Reputation: 41
I have a Spring, Hibernate, and Wicket application set up to read internationalized json content items from a database and pass them out via a request on an api url. The codebase responsible for passing out the data is a smaller part of an overall website structure developed for an enterprise client.
The api functions fine in over 90 percent of cases, but the client is experiencing an interesting occassional issue that might be stemming from orphaned hibernate sessions. The request will fail via the php script and give the error:
Warning: file_get_contents( http://client.net/api/attachment_lines?ce=false&language=en®ion=na&ts=1341592326) [function.file-get-contents]: failed to open stream: Redirection limit reached, aborting in client_api->send_request() (line 38 of <sitepath>/api.class.php).
And will spawn the following error in the tomcat server log:
09:15:00,200 ERROR [RequestCycle] failed to lazily initialize a collection of role: com.client.data.AttachmentLineCode.attachmentSublineCodes, no session or session was closed
org.hibernate.LazyInitializationException: failed to lazily initialize a collection of role: com.client.data.AttachmentLineCode.attachmentSublineCodes, no session or session was closed
The application is configured within spring to use the OpenSessionInViewFilter and @Transactional annotation design pattern, so I'm not sure what's causing intermittent request failures.
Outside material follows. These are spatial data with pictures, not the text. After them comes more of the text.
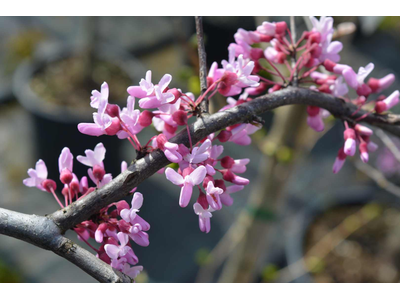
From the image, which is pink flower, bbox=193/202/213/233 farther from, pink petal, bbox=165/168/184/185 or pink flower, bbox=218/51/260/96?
pink flower, bbox=218/51/260/96

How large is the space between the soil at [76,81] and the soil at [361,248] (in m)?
1.36

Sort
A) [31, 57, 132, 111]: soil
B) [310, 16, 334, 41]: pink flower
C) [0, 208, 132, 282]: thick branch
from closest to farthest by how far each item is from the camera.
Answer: [0, 208, 132, 282]: thick branch, [310, 16, 334, 41]: pink flower, [31, 57, 132, 111]: soil

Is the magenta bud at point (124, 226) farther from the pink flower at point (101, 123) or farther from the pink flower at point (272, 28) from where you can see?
the pink flower at point (272, 28)

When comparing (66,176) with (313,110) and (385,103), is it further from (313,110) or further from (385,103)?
(385,103)

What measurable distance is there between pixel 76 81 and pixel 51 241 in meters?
2.00

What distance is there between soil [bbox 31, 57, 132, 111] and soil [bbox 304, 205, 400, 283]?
1.36 meters

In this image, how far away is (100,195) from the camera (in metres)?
0.55

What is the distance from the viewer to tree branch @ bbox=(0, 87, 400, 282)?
0.52 m

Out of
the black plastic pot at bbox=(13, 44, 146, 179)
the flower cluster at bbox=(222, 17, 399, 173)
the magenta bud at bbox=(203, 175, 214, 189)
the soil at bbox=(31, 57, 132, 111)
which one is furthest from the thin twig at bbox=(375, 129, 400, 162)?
the soil at bbox=(31, 57, 132, 111)

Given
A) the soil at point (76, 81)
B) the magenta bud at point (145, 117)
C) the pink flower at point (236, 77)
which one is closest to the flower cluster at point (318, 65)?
the pink flower at point (236, 77)

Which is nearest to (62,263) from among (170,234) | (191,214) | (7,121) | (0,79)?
(170,234)

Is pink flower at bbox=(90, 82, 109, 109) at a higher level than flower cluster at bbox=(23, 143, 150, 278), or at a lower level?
higher

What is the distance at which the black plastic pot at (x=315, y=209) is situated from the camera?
178cm

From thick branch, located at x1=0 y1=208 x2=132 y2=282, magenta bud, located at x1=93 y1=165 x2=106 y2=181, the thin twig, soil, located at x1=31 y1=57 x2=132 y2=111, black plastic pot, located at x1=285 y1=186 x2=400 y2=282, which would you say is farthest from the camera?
soil, located at x1=31 y1=57 x2=132 y2=111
In addition to this, the client states that the api will continue to fail for about 15 minutes following the issue, which seems really wacky given the configuration. Within the web.xml, here is the declaration of the filter:
<filter>
<filter-name>openEntityManagerInView</filter-name>
<filter-class>org.springframework.orm.hibernate3.support.OpenSessionInViewFilter</filter-class>
</filter>
<filter-mapping>
<filter-name>openEntityManagerInView</filter-name>
<url-pattern>/*</url-pattern>
</filter-mapping>
Within code, here is the transactional annotation on the generic DAO which is extended by the Content Item DAO:
@Transactional(noRollbackFor={javax.persistence.EntityNotFoundException.class, org.springframework.orm.ObjectRetrievalFailureException.class})
public class GenericDaoHibernate<T, PK extends Serializable> implements GenericDao<T, PK> {
@Autowired
private SessionFactory sessionFactory;
Within the generic DAO as well, here is where I retrieve and use sessions:
protected Session getSession() {
return sessionFactory.getCurrentSession();
}
protected Criteria createCacheableCriteria(Class<T> clazz) {
Criteria criteria = createNonCacheableCriteria(clazz);
criteria.setCacheable(true);
criteria.setCacheMode(CacheMode.NORMAL);
return criteria;
}
protected Criteria createCacheableCriteria(Class<?> clazz, String alias) {
Criteria criteria = createNonCacheableCriteria(clazz, alias);
criteria.setCacheable(true);
criteria.setCacheMode(CacheMode.NORMAL);
return criteria;
}
protected Criteria createNonCacheableCriteria(Class<?> clazz) {
Session session = getSession();
Criteria criteria = session.createCriteria(clazz);
criteria.setCacheable(false);
criteria.setCacheMode(CacheMode.IGNORE);
return criteria;
}
protected Criteria createNonCacheableCriteria(Class<?> clazz, String alias) {
Session session = getSession();
Criteria criteria = session.createCriteria(clazz, alias);
criteria.setCacheable(false);
criteria.setCacheMode(CacheMode.IGNORE);
return criteria;
}
Is there some sort of way that the session could get orphaned in this set up? Is there some sort of built in timeout to hibernate sessions that could be causing this issue? Possibly issues with caching? Thanks in advance for your help.
Upvotes: 3
Views: 1024
Reputation: 41
The solution here has nothing to do with Hibernate or Spring, and resides solely in my error not noting the differences between the production environment and our development/staging. The production environment implemented a complex load balancing strategy without sticky sessions.
It turns out that Wicket's Request/Response cycle involves caching a buffered response following a POST. The corresponding GET coming back to pick up that response would throw a 302 occasionally because the load balancing would forward the request to a server without the cached response, and the proxy objects would be lost in oblivion. The relevant piece of code I chose to implement to resolve this is placed within my Application.java under init():
public class ClientApplication extends SpringWebApplication {
...
public void init() {
...
getRequestCycleSettings().setRenderStrategy(IRequestCycleSettings.ONE_PASS_RENDER);
This changes Wicket's rendering strategy configuration to not buffer responses. An issue emerges as a result that allows the classic "refresh double submit" problem. As a result, this isn't necessarily an ideal solution, but the client didn't want to use sticky session enabled load balancing, and didn't mind having the double submit issue.